But Molly leaned back against her chair, too faint to do more at the flowers for some time. She had been startled by the suddenness of the news. "Roger come home!"
It happened that Mr. Gibson was unusually busy on this particular day, and he did not come home till late in the afternoon. But Molly kept her place in the drawing-room all the time, not even going to take her customary siesta, so anxious was she to hear everything about Roger's return, which as yet appeared to her almost incredible. But it was quite natural in reality; the long monotony of her illness had made her lose all count of time. When Roger left England, his idea was to coast round Africa on the eastern side until he reached the Cape; and thence to make what further journey or voyage might seem to him best in pursuit of his scientific objects. To Cape Town all his letters had been addressed of late; and there, two months before, he had received the intelligence of Osborne's death, as well as Cynthia's hasty letter of relinquishment. He did not consider that he was doing wrong in returning to England immediately, and reporting himself to the gentlemen who had sent him out, with a full explanation of the circumstances relating to Osborne's private marriage and sudden death. He offered, and they accepted his offer, to go out again for any time that they might think equivalent to the five months he was yet engaged to them for. They were most of them gentlemen of property, and saw the full importance of proving the marriage of an eldest son, and installing his child as the natural heir to a long-descended estate. This much information, but in a more condensed form, Mr. Gibson gave to Molly, in a very few minutes. She sat up on her sofa, looking very pretty with the flush on her cheeks, and the brightness in her eyes.
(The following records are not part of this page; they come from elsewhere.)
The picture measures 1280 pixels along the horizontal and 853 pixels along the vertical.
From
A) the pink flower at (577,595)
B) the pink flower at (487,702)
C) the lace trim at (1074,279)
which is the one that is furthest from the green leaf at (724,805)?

"Well!" said she, when her father stopped speaking.
"Well! what?" asked he, playfully.
"Oh! why, such a number of things. I've been waiting all day to ask you all about everything. How is he looking?"
"If a young man of twenty-four ever does take to growing taller, I should say that he was taller. As it is, I suppose it's only that he looks broader, stronger—more muscular."
"Oh! is he changed?" asked Molly, a little disturbed by this account.
"No, not changed; and yet not the same. He's as brown as a berry for one thing; caught a little of the negro tinge, and a beard as fine and sweeping as my bay-mare's tail."
"A beard! But go on, papa. Does he talk as he used to do? I should know his voice amongst ten thousand."
"I didn't catch any Hottentot twang, if that's what you mean. Nor did he say, 'Cæsar and Pompey berry much alike, 'specially Pompey,' which is the only specimen of negro language I can remember just at this moment."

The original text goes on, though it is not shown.